Çoban bunları söyledikten sonra kalkmış bir koyun kesmiş. Koyunun tulum
gibi çıkardığı derisine oğlanı sokmuş. Koyunların içine katarak doğruca
saraya gitmiş. Nöbetçiler koyunları saraydan içeri girerken saymışlar.
Oğlan da sürüyle birlikte içeri girmiş.
Gece olmuş, herkes uyumuş. Saat dörde beşe gelirken oğlan tulumdan
çıkmış. Yavaş yavaş en yukarı kata gidip çobanın söylediği odayı
bulmuş. Açıp bakmış ki orta yerde bir yatak, içinde de ayın on dördü
gibi güzel bir kız yatıyor... Oğlan ona bakarken, raf üzerinde bulunan
elmaların biri kahkaha ile gülmeye diğeri de hüngür hüngür ağlamaya
başlamışlar.

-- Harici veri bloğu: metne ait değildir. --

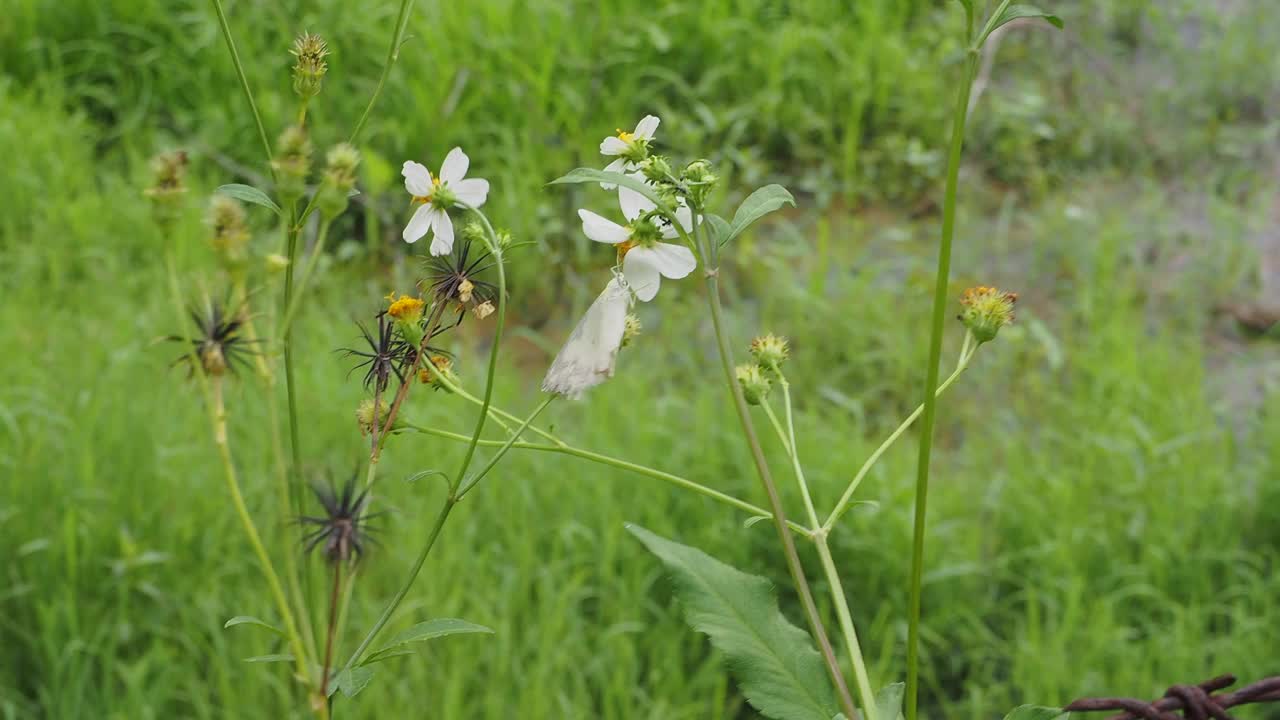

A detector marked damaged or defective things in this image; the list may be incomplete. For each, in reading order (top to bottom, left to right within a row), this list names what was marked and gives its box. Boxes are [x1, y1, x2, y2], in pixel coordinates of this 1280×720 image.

rusty barbed wire [1059, 671, 1280, 712]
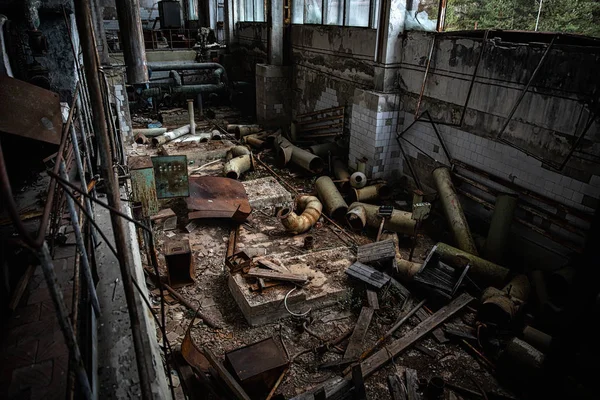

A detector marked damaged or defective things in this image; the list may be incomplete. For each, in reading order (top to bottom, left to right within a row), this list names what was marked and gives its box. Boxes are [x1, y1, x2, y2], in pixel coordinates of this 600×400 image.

rusted metal sheet [0, 74, 61, 145]
rusted metal pipe [151, 124, 191, 146]
rusted metal sheet [128, 156, 159, 219]
rusted metal sheet [151, 156, 189, 200]
rusty metal box [151, 156, 189, 200]
rusty metal box [164, 241, 195, 288]
rusted metal sheet [164, 241, 195, 288]
rusted metal sheet [185, 177, 251, 223]
rusted metal pipe [224, 154, 254, 179]
rusted metal pipe [278, 195, 324, 234]
corroded cylinder [314, 175, 346, 219]
rusted metal pipe [314, 176, 346, 219]
rusted metal pipe [350, 171, 368, 188]
broken wooden board [344, 260, 392, 290]
rusted metal pipe [350, 184, 392, 203]
broken wooden board [358, 239, 396, 264]
rusted metal pipe [346, 202, 418, 236]
rusted metal pipe [432, 166, 478, 255]
corroded cylinder [432, 166, 478, 255]
rusted metal pipe [434, 241, 508, 288]
rusted metal pipe [482, 193, 520, 264]
rusted metal pipe [478, 274, 528, 326]
broken wooden board [344, 308, 372, 360]
broken wooden board [356, 294, 474, 378]
rusted metal sheet [225, 338, 290, 394]
rusty metal box [226, 338, 290, 394]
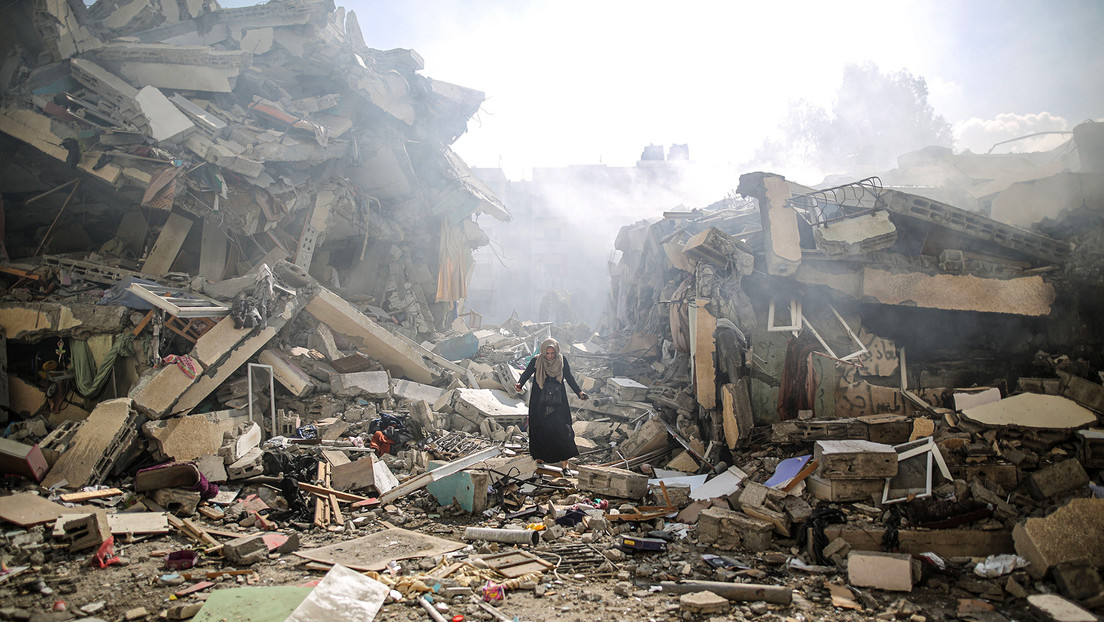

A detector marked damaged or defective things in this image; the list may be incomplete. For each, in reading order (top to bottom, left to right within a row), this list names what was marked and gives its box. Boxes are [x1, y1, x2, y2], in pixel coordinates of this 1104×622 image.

broken window frame [784, 177, 888, 228]
broken window frame [126, 286, 232, 320]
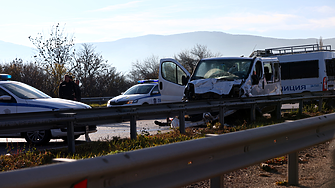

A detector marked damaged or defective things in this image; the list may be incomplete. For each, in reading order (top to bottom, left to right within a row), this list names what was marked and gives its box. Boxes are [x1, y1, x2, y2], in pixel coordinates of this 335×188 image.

broken windshield [190, 58, 253, 80]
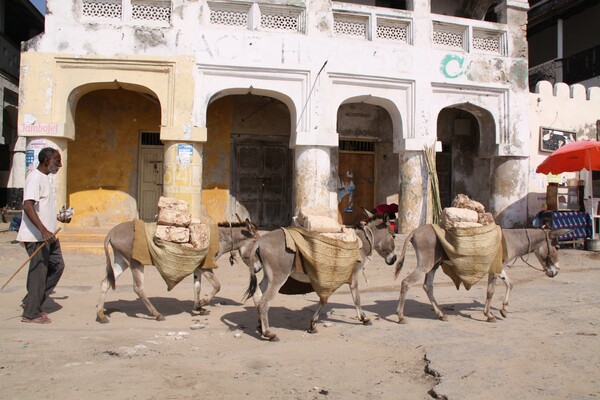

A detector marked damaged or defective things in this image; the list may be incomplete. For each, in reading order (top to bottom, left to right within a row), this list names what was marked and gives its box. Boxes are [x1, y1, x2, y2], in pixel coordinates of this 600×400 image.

Bunları işiten oğlan hemen kapıyı kapadığı gibi kaçmış,
doğruca koyunların yanına gitmiş.
Elmaların gürültüsüne yatakta yatan kız uyanmış. Bakmış ki kimsecikler
yok. Odanın dışına çıkmış, öteye bakmış, beriye bakmış... Kimseyi
bulamayınca içeri girmiş:
-Sizi gidi yalancılar sizi... Beni aldattınız. Diyerek elmalara kızmış. Yeniden yatağa yatmış.
Aradan kısa bir süre geçince kız tekrar uyumuş. Oğlan da bir daha yukarı çıkmış.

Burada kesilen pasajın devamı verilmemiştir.